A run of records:
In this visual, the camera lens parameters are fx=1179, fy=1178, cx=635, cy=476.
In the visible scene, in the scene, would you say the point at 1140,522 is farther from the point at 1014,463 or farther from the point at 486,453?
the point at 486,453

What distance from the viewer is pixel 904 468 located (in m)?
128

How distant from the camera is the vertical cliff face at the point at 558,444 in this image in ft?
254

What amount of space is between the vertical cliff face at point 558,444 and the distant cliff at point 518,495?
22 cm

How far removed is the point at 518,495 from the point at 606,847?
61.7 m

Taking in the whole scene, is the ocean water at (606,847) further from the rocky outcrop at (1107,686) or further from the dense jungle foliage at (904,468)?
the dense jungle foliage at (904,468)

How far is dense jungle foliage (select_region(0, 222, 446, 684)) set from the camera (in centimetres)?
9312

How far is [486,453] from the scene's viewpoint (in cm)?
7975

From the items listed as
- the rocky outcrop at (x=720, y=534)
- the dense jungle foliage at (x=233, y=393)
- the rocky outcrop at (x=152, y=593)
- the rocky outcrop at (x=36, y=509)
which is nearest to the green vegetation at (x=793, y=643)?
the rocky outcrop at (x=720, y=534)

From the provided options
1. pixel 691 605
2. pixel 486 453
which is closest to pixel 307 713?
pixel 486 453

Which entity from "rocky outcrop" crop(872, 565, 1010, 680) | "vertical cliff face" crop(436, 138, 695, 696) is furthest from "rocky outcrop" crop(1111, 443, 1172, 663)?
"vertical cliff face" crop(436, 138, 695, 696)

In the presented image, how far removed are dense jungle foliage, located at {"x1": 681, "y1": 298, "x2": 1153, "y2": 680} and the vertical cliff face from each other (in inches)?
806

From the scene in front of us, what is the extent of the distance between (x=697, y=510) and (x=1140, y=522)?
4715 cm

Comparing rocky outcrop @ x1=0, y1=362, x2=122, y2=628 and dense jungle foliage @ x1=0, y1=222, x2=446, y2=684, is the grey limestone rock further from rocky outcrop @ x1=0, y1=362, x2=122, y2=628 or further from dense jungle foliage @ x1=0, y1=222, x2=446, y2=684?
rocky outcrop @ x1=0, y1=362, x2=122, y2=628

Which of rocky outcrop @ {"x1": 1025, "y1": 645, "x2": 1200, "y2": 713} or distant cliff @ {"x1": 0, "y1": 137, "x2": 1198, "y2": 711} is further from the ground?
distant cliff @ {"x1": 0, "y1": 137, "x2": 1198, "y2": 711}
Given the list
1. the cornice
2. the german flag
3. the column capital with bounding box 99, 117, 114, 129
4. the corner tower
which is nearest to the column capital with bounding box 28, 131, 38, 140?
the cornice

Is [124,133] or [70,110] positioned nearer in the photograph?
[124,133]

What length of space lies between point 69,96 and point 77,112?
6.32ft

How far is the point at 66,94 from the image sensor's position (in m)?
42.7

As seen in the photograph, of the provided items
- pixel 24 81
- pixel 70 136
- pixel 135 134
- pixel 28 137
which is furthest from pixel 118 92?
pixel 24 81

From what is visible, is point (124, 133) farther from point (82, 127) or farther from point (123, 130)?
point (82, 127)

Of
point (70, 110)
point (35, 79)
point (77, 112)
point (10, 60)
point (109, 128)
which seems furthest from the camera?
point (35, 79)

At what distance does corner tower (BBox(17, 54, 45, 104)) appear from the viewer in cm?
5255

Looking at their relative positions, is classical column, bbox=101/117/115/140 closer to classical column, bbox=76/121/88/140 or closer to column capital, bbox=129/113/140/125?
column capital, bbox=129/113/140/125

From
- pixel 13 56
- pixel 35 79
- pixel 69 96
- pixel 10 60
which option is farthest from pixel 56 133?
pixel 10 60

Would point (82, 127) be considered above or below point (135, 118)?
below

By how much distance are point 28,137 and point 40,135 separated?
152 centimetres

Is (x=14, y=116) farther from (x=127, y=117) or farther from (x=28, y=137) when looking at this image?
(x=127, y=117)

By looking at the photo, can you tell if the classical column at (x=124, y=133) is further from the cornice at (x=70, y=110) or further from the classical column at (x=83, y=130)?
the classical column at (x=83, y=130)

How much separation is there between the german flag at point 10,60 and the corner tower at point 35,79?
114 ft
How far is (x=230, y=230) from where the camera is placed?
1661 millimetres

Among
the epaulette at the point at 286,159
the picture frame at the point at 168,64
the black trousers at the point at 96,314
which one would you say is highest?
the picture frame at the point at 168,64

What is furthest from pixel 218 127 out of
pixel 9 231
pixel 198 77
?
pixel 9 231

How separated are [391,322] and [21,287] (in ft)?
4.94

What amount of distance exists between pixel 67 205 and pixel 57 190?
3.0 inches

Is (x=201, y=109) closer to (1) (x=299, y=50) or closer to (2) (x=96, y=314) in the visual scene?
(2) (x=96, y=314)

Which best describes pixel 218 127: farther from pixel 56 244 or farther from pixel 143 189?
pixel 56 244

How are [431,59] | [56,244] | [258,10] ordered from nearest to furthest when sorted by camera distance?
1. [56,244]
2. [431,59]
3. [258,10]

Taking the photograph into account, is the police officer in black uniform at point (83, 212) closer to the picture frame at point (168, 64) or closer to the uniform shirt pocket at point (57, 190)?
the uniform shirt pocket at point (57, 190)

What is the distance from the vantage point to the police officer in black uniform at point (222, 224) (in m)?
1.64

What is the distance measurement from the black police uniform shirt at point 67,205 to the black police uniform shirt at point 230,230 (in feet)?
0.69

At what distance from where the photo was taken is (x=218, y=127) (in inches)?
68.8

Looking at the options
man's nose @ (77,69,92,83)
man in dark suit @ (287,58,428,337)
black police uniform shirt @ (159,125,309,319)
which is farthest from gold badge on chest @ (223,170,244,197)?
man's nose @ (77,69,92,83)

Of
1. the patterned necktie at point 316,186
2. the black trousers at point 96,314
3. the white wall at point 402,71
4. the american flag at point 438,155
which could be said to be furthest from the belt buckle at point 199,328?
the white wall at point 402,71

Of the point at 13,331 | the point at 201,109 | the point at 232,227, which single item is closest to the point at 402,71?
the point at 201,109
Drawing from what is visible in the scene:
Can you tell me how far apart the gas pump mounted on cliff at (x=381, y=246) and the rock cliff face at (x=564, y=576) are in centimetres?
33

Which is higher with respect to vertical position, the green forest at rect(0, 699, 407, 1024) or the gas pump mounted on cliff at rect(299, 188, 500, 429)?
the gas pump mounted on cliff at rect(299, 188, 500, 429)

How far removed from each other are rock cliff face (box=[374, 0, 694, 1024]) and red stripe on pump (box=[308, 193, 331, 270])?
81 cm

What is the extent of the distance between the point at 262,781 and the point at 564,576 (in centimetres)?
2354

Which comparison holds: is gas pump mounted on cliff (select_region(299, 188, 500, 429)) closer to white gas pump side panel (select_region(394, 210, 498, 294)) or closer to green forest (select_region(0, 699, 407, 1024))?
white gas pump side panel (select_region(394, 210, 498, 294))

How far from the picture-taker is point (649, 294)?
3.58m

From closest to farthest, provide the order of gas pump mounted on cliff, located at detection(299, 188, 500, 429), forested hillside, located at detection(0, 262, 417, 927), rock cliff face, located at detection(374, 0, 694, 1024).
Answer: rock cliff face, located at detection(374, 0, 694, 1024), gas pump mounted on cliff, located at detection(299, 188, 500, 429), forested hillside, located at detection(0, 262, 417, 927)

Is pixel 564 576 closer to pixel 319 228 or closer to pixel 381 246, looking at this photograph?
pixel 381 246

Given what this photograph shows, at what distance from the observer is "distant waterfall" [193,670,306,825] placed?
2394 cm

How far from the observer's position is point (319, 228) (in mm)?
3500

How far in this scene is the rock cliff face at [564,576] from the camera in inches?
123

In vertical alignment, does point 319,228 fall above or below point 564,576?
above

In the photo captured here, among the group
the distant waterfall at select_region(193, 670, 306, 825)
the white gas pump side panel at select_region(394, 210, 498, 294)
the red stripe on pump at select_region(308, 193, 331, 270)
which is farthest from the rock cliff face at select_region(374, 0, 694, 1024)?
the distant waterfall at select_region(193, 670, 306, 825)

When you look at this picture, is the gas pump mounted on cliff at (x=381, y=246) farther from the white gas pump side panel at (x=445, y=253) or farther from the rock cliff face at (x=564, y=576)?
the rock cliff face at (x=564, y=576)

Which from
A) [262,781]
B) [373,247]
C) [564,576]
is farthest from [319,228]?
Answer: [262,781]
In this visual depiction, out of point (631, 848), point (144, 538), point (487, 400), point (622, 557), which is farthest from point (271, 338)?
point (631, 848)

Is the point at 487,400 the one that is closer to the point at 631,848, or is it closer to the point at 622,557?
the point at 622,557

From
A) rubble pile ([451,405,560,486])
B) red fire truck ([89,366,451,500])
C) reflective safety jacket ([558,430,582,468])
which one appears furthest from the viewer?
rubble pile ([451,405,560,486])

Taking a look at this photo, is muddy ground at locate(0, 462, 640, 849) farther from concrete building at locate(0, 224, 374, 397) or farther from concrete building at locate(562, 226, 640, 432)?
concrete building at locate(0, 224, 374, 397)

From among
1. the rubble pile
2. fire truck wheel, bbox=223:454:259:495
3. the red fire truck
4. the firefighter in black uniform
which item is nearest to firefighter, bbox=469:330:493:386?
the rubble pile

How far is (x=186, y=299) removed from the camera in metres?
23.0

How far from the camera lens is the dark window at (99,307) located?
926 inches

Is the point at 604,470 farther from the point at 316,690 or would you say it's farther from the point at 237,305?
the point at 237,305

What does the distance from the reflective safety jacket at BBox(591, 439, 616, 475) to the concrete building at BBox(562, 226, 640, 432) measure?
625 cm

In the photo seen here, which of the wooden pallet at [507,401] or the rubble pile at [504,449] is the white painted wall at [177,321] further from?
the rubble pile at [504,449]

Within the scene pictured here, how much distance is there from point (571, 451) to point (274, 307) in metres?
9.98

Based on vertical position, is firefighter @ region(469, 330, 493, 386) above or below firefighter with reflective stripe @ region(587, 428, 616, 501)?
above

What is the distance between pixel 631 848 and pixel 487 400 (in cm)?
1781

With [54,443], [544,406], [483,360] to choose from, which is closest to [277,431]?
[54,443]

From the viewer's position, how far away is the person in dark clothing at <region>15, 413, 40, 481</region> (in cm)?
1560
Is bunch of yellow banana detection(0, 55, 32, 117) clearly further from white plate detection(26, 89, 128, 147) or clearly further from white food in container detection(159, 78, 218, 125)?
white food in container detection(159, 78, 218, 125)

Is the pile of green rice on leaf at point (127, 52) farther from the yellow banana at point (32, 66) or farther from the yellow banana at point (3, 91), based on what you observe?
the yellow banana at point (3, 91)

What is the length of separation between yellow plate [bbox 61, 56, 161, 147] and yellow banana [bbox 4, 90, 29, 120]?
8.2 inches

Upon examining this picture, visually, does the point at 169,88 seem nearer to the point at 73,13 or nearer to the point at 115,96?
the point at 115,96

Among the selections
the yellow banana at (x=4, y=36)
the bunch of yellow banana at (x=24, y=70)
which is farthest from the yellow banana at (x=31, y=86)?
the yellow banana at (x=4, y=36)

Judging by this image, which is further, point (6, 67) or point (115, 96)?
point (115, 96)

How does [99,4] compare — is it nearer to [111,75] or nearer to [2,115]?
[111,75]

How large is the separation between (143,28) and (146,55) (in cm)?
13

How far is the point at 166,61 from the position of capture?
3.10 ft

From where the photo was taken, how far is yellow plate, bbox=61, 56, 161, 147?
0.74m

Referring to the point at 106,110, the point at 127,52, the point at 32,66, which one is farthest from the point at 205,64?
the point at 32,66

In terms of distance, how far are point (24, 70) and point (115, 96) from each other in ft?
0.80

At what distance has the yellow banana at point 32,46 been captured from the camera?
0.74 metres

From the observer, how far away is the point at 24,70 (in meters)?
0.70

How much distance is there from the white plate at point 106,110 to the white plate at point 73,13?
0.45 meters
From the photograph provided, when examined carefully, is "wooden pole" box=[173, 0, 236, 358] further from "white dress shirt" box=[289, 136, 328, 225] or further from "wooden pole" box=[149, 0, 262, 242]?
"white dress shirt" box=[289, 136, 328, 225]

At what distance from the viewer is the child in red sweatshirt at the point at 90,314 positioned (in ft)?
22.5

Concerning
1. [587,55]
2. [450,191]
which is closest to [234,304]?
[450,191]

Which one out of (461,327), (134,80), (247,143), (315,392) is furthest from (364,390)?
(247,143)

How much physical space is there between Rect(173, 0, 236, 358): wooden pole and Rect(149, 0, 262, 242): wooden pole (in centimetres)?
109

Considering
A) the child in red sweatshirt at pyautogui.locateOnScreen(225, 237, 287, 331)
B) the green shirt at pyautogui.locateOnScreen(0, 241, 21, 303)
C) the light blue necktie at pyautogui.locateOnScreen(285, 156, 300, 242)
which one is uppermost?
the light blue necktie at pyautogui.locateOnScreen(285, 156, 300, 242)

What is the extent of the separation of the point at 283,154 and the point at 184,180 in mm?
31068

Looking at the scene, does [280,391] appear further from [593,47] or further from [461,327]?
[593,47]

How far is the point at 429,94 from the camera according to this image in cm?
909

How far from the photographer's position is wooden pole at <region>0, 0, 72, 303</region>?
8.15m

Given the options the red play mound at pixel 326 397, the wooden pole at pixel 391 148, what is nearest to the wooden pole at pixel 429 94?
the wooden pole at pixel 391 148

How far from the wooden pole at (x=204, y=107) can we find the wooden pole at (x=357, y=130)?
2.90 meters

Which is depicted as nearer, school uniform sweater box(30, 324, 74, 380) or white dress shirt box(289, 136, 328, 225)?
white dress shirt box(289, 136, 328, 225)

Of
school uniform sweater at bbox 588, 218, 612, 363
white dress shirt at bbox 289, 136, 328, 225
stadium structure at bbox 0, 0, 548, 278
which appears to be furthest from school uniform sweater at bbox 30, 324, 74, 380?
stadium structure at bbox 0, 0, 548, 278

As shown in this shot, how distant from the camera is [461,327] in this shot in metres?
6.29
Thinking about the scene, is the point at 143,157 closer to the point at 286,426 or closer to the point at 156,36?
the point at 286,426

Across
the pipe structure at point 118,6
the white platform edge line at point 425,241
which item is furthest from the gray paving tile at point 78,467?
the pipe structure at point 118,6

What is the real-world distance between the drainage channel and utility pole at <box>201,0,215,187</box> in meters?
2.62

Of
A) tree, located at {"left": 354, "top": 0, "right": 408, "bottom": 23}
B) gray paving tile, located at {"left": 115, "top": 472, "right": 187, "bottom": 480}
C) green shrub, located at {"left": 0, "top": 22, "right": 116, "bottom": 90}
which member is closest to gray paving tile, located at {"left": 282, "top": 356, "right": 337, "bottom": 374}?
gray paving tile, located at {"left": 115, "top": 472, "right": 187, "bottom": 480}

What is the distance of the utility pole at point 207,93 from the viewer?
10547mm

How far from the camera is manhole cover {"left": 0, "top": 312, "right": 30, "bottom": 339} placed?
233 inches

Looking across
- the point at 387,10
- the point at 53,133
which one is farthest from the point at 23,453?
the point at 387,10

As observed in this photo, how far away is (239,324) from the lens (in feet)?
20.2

▶ [Set task]: Repeat word for word the lines running from the line containing "What is the distance of" to the end of the entries above, inclusive.

▶ [Written answer]:
What is the distance of the utility pole at point 207,93 from the viewer?
10547mm

How far from the camera is manhole cover {"left": 0, "top": 312, "right": 30, "bottom": 339} placed?
233 inches

Looking across
- the point at 387,10
- the point at 53,133
which one is farthest from the point at 23,453?
the point at 387,10

As observed in this photo, how far away is (239,324) from the lens (in feet)?
20.2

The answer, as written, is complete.